→ Task details:
What you return should be the complete data below, word for word, with no pictures in it.

→ Provided entries:
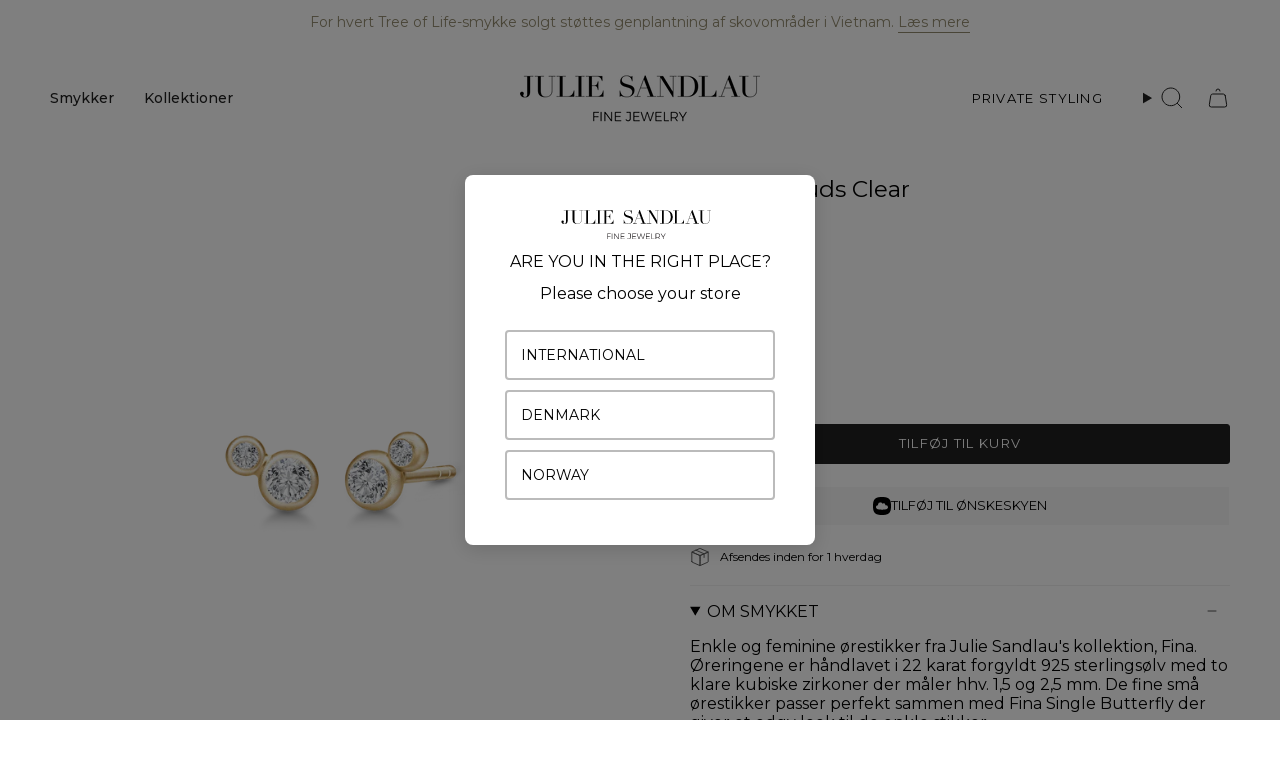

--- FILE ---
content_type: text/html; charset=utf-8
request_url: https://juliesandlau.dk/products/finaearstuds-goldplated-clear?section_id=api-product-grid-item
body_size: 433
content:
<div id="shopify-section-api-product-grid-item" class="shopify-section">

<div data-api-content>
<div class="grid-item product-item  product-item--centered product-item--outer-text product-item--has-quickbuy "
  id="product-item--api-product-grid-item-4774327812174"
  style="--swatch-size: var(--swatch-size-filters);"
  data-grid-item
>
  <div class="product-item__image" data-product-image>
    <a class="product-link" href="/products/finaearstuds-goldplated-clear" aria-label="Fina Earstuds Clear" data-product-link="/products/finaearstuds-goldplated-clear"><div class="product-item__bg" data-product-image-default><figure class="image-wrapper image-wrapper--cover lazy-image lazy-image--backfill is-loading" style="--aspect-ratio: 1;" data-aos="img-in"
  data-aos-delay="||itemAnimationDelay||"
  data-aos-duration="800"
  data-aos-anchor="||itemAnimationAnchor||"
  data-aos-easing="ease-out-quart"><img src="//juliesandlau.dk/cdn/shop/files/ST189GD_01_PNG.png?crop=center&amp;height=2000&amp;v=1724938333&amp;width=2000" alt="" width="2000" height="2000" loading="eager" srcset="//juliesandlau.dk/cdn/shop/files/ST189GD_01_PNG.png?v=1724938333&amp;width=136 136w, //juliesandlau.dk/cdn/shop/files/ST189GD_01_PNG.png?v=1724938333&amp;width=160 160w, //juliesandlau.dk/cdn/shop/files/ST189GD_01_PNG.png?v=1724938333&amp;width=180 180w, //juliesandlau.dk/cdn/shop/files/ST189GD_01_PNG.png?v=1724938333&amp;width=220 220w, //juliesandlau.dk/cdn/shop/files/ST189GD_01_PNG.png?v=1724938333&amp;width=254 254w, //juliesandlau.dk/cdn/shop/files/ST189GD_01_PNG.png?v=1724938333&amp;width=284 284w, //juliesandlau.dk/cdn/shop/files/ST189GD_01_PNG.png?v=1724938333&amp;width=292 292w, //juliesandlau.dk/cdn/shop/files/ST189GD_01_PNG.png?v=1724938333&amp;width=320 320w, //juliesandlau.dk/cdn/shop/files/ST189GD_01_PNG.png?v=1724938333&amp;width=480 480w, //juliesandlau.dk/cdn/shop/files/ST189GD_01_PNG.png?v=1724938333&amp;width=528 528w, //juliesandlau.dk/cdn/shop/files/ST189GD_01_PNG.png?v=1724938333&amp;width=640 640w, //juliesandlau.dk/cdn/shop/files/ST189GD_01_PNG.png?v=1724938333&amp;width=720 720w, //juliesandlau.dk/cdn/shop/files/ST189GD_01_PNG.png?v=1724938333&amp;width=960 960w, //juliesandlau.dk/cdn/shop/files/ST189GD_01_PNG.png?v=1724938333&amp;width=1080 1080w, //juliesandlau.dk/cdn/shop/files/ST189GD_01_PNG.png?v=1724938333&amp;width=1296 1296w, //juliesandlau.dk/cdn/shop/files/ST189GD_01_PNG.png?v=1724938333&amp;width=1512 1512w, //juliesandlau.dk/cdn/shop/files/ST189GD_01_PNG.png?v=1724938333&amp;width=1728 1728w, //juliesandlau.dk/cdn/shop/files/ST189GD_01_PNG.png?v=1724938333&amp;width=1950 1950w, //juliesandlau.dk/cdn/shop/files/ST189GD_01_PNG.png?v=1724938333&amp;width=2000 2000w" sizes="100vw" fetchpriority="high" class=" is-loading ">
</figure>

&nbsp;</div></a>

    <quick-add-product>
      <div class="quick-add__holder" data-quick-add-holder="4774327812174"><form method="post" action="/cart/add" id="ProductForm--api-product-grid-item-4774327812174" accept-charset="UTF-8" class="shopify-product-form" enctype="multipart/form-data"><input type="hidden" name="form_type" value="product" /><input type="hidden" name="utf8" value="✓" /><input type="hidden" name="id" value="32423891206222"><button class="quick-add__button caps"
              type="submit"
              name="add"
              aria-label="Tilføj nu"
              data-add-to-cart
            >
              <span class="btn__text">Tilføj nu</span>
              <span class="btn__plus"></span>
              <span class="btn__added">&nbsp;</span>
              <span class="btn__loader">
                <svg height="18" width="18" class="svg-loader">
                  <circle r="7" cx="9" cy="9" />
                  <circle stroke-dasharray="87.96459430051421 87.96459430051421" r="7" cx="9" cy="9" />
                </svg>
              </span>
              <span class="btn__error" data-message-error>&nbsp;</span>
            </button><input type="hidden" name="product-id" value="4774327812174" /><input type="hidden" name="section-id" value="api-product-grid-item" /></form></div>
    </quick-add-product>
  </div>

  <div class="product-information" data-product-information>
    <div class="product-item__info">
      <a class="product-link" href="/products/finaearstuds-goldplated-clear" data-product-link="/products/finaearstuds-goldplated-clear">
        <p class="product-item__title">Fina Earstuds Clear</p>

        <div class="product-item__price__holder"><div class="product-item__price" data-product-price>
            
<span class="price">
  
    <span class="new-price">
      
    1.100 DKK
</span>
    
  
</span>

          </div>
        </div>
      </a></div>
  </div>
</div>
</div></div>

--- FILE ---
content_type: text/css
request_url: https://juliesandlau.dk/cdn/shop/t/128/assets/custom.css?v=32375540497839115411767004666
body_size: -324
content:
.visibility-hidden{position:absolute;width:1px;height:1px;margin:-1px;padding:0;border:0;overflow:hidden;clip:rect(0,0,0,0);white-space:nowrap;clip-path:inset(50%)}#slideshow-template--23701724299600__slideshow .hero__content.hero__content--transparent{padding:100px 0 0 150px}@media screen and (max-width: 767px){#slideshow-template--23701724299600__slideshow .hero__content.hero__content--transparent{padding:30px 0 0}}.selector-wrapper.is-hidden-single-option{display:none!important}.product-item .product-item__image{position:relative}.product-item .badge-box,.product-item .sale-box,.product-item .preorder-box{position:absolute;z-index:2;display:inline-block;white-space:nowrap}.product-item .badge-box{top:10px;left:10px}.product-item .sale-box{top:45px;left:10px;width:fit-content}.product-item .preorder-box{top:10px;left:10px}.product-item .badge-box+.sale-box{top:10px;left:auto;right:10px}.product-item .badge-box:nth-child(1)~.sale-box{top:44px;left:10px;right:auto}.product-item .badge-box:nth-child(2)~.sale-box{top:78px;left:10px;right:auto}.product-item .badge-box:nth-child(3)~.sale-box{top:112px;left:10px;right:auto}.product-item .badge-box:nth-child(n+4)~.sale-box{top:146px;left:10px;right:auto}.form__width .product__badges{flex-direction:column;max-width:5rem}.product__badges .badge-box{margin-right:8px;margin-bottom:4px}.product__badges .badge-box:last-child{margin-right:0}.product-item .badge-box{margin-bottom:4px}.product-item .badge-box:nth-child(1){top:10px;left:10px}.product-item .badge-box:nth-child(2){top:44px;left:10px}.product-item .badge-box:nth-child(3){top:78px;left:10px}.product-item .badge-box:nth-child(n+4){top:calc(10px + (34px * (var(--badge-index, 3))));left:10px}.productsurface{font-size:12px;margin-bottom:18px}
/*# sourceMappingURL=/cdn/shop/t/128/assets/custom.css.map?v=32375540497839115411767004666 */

→ Solution to this problem:
--- FILE ---
content_type: text/html; charset=utf-8
request_url: https://juliesandlau.dk/products/finaearstuds-goldplated-clear?section_id=api-product-grid-item
body_size: 433
content:
<div id="shopify-section-api-product-grid-item" class="shopify-section">

<div data-api-content>
<div class="grid-item product-item  product-item--centered product-item--outer-text product-item--has-quickbuy "
  id="product-item--api-product-grid-item-4774327812174"
  style="--swatch-size: var(--swatch-size-filters);"
  data-grid-item
>
  <div class="product-item__image" data-product-image>
    <a class="product-link" href="/products/finaearstuds-goldplated-clear" aria-label="Fina Earstuds Clear" data-product-link="/products/finaearstuds-goldplated-clear"><div class="product-item__bg" data-product-image-default><figure class="image-wrapper image-wrapper--cover lazy-image lazy-image--backfill is-loading" style="--aspect-ratio: 1;" data-aos="img-in"
  data-aos-delay="||itemAnimationDelay||"
  data-aos-duration="800"
  data-aos-anchor="||itemAnimationAnchor||"
  data-aos-easing="ease-out-quart"><img src="//juliesandlau.dk/cdn/shop/files/ST189GD_01_PNG.png?crop=center&amp;height=2000&amp;v=1724938333&amp;width=2000" alt="" width="2000" height="2000" loading="eager" srcset="//juliesandlau.dk/cdn/shop/files/ST189GD_01_PNG.png?v=1724938333&amp;width=136 136w, //juliesandlau.dk/cdn/shop/files/ST189GD_01_PNG.png?v=1724938333&amp;width=160 160w, //juliesandlau.dk/cdn/shop/files/ST189GD_01_PNG.png?v=1724938333&amp;width=180 180w, //juliesandlau.dk/cdn/shop/files/ST189GD_01_PNG.png?v=1724938333&amp;width=220 220w, //juliesandlau.dk/cdn/shop/files/ST189GD_01_PNG.png?v=1724938333&amp;width=254 254w, //juliesandlau.dk/cdn/shop/files/ST189GD_01_PNG.png?v=1724938333&amp;width=284 284w, //juliesandlau.dk/cdn/shop/files/ST189GD_01_PNG.png?v=1724938333&amp;width=292 292w, //juliesandlau.dk/cdn/shop/files/ST189GD_01_PNG.png?v=1724938333&amp;width=320 320w, //juliesandlau.dk/cdn/shop/files/ST189GD_01_PNG.png?v=1724938333&amp;width=480 480w, //juliesandlau.dk/cdn/shop/files/ST189GD_01_PNG.png?v=1724938333&amp;width=528 528w, //juliesandlau.dk/cdn/shop/files/ST189GD_01_PNG.png?v=1724938333&amp;width=640 640w, //juliesandlau.dk/cdn/shop/files/ST189GD_01_PNG.png?v=1724938333&amp;width=720 720w, //juliesandlau.dk/cdn/shop/files/ST189GD_01_PNG.png?v=1724938333&amp;width=960 960w, //juliesandlau.dk/cdn/shop/files/ST189GD_01_PNG.png?v=1724938333&amp;width=1080 1080w, //juliesandlau.dk/cdn/shop/files/ST189GD_01_PNG.png?v=1724938333&amp;width=1296 1296w, //juliesandlau.dk/cdn/shop/files/ST189GD_01_PNG.png?v=1724938333&amp;width=1512 1512w, //juliesandlau.dk/cdn/shop/files/ST189GD_01_PNG.png?v=1724938333&amp;width=1728 1728w, //juliesandlau.dk/cdn/shop/files/ST189GD_01_PNG.png?v=1724938333&amp;width=1950 1950w, //juliesandlau.dk/cdn/shop/files/ST189GD_01_PNG.png?v=1724938333&amp;width=2000 2000w" sizes="100vw" fetchpriority="high" class=" is-loading ">
</figure>

&nbsp;</div></a>

    <quick-add-product>
      <div class="quick-add__holder" data-quick-add-holder="4774327812174"><form method="post" action="/cart/add" id="ProductForm--api-product-grid-item-4774327812174" accept-charset="UTF-8" class="shopify-product-form" enctype="multipart/form-data"><input type="hidden" name="form_type" value="product" /><input type="hidden" name="utf8" value="✓" /><input type="hidden" name="id" value="32423891206222"><button class="quick-add__button caps"
              type="submit"
              name="add"
              aria-label="Tilføj nu"
              data-add-to-cart
            >
              <span class="btn__text">Tilføj nu</span>
              <span class="btn__plus"></span>
              <span class="btn__added">&nbsp;</span>
              <span class="btn__loader">
                <svg height="18" width="18" class="svg-loader">
                  <circle r="7" cx="9" cy="9" />
                  <circle stroke-dasharray="87.96459430051421 87.96459430051421" r="7" cx="9" cy="9" />
                </svg>
              </span>
              <span class="btn__error" data-message-error>&nbsp;</span>
            </button><input type="hidden" name="product-id" value="4774327812174" /><input type="hidden" name="section-id" value="api-product-grid-item" /></form></div>
    </quick-add-product>
  </div>

  <div class="product-information" data-product-information>
    <div class="product-item__info">
      <a class="product-link" href="/products/finaearstuds-goldplated-clear" data-product-link="/products/finaearstuds-goldplated-clear">
        <p class="product-item__title">Fina Earstuds Clear</p>

        <div class="product-item__price__holder"><div class="product-item__price" data-product-price>
            
<span class="price">
  
    <span class="new-price">
      
    1.100 DKK
</span>
    
  
</span>

          </div>
        </div>
      </a></div>
  </div>
</div>
</div></div>

--- FILE ---
content_type: text/css
request_url: https://juliesandlau.dk/cdn/shop/t/128/assets/custom.css?v=32375540497839115411767004666
body_size: -324
content:
.visibility-hidden{position:absolute;width:1px;height:1px;margin:-1px;padding:0;border:0;overflow:hidden;clip:rect(0,0,0,0);white-space:nowrap;clip-path:inset(50%)}#slideshow-template--23701724299600__slideshow .hero__content.hero__content--transparent{padding:100px 0 0 150px}@media screen and (max-width: 767px){#slideshow-template--23701724299600__slideshow .hero__content.hero__content--transparent{padding:30px 0 0}}.selector-wrapper.is-hidden-single-option{display:none!important}.product-item .product-item__image{position:relative}.product-item .badge-box,.product-item .sale-box,.product-item .preorder-box{position:absolute;z-index:2;display:inline-block;white-space:nowrap}.product-item .badge-box{top:10px;left:10px}.product-item .sale-box{top:45px;left:10px;width:fit-content}.product-item .preorder-box{top:10px;left:10px}.product-item .badge-box+.sale-box{top:10px;left:auto;right:10px}.product-item .badge-box:nth-child(1)~.sale-box{top:44px;left:10px;right:auto}.product-item .badge-box:nth-child(2)~.sale-box{top:78px;left:10px;right:auto}.product-item .badge-box:nth-child(3)~.sale-box{top:112px;left:10px;right:auto}.product-item .badge-box:nth-child(n+4)~.sale-box{top:146px;left:10px;right:auto}.form__width .product__badges{flex-direction:column;max-width:5rem}.product__badges .badge-box{margin-right:8px;margin-bottom:4px}.product__badges .badge-box:last-child{margin-right:0}.product-item .badge-box{margin-bottom:4px}.product-item .badge-box:nth-child(1){top:10px;left:10px}.product-item .badge-box:nth-child(2){top:44px;left:10px}.product-item .badge-box:nth-child(3){top:78px;left:10px}.product-item .badge-box:nth-child(n+4){top:calc(10px + (34px * (var(--badge-index, 3))));left:10px}.productsurface{font-size:12px;margin-bottom:18px}
/*# sourceMappingURL=/cdn/shop/t/128/assets/custom.css.map?v=32375540497839115411767004666 */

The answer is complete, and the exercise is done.